Entretanto, quando o Ministério Público for o interessado que pleiteou pelo prontuário do paciente, de fato estará o médico/cirurgião-dentista ou a empresa de saúde (clínicas e hospitais) desobrigados a entregar o documento do paciente, pois estarão, via de regra, “protegidos” pelas disposições constantes dos Códigos de Ética, que dispõe, principalmente, sobre o sigilo profissional da relação médico-paciente, sob pena de cometerem infração ético-disciplinar.

Nesta linha, a tendência, segundo a jurisprudência majoritária, é no sentido de que não ocorra a prisão, pois o médico ou cirurgião-dentista deve ter expressa autorização do paciente. Se este concordar, poderá apresentar o prontuário, caso contrário, não.

O Ministério Público Federal e o Ministério Público Estadual ajuizaram, em 2013, Ação Civil Pública objetivando que o Conselho Federal de Medicina orientasse os médicos para atenderem às requisições do Ministério Público para, no prazo de dez dias, entregar prontuários médicos e papeletas de atendimento de pacientes, dispensando-se qualquer autorização dos pacientes ou de seus familiares.

Na sentença, o juízo (processo n. 00552452320134013800) julgou improcedente o pedido fazendo referência ao art. 8º da Lei Complementar 73/1995, que o pedido do prontuário médico não exime o Ministério Público de requerer autorização judicial prévia para que haja o acesso a documentos protegidos por sigilo legalmente constituído.

No mesmo sentido já decidiu o Superior Tribunal de Justiça (STJ, 4 Turma, Resp). De acordo com o eminente Ministro Relator Ruy Rosado Aguiar, em que esclareceu que o segredo profissional não pertence ao médico. Visa muito mais à proteção do paciente e sua revelação constitui crime previsto no artigo 154 do Código Penal. Daí o acerto do juiz singular que assegurou ao médico o direito de recusar a entrega dos documentos requisitados pelo Ministério Público, nestas situações.

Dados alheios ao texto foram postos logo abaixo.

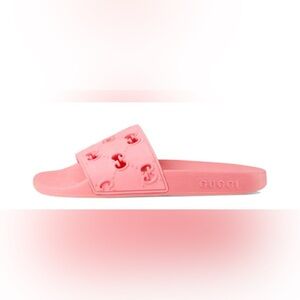 Gucci slides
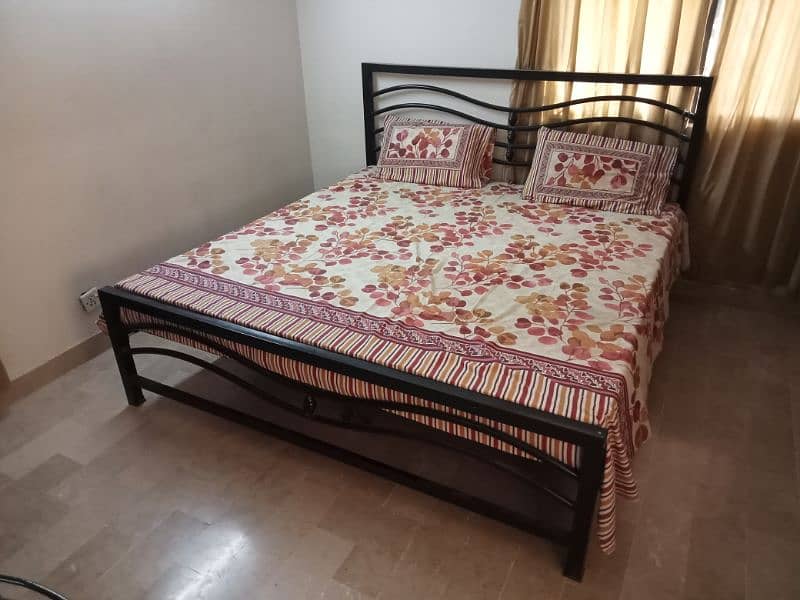 Iron Bed and Dressing table with chair 2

Já para os casos em que o paciente pleiteia pela via judicial a apresentação do prontuário, pois não logrou êxito quando solicitado pela via extrajudicial ao profissional que o atendeu, não há mais o amparo que falamos acima, pois considerando que a parte interessada pelo conteúdo do prontuário é o paciente (autor da ação), estará autorizado o médico, cirurgião-dentista ou clínica a entregar o prontuário, pois nesta hipótese não haverá violação do sigilo profissional previsto nos Códigos de Ética.

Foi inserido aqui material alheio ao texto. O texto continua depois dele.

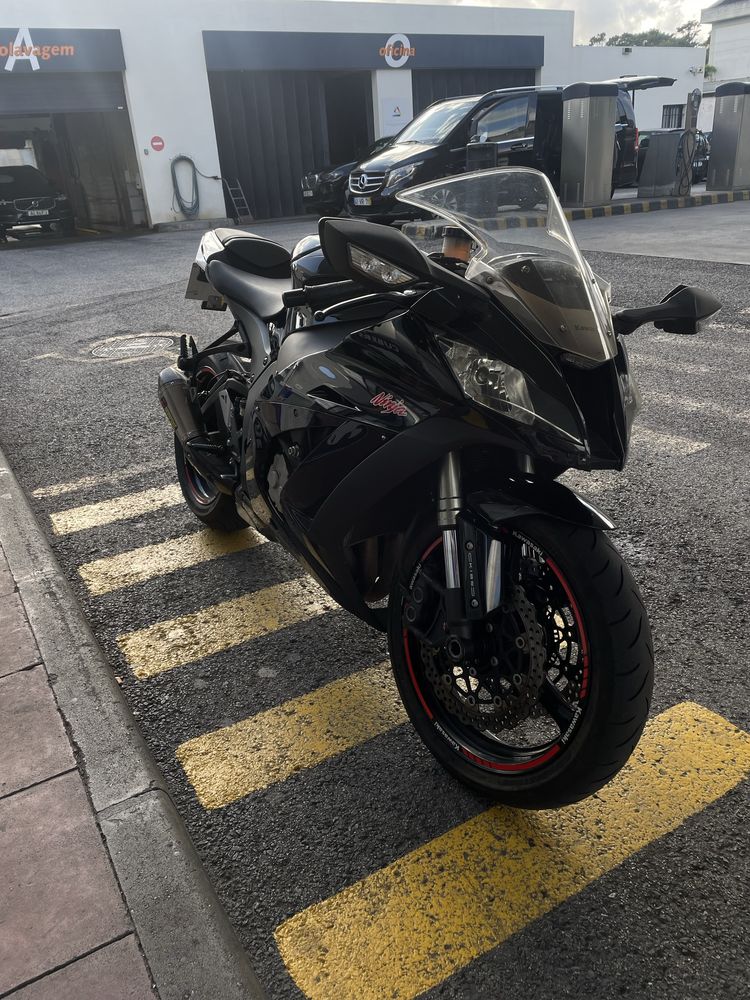 Kawasaki ninja zx10r abs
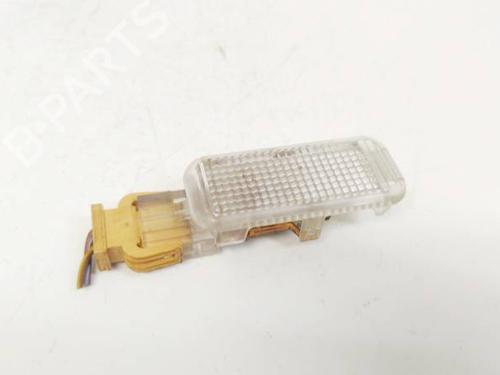 interior-roof-light-audi-a4-b5-8d2-1994-1995-1996-1997-1998-1999-2000-2001-35035951 main image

Além disso, recomendamos que o cirurgião-dentista demandado ou questionado leve o prontuário do paciente aos autos desde a primeira determinação judicial, pois se anotados todos os procedimentos de forma organizada e concisa, como bem esclarecido supra, ele servirá como o maior conjunto probatório a ser utilizado na defesa do próprio profissional.

Se está passando por situação semelhante e está na dúvida de como proceder procure orientação imediata de um advogado especialista em Direito Odontológico. O time da Calvielli, Monteiro e Nogueira Advogados está preparado para te atender.

2 thoughts on “Como funciona a ordem judicial para entrega de prontuário?”

  1. Nelson da Silva Ramos disse:

    No meu singelo entender é necessário verificar caso concreto, pois haverá situações em que um dentista realize o serviço nas dependências da clinica , mas mediante um acordo de locação tanto do consultório, ou centro cirúrgico, quanto a dos instrumentos, não sendo portanto, assim como na medicina, o facultativo integrante do corpo clinico. Neste caso é preferível acionar o profissional, ao contrario sendo ele parte do corpo clinico odontológico, é preferível acionar a clinica, dado a eficácia na execução, pois haverá melhor comprovação da renda auferida pela pessoa jurídica.

  2. Nelson da Silva Ramos disse:

    Comentei sob responsabilidade civil.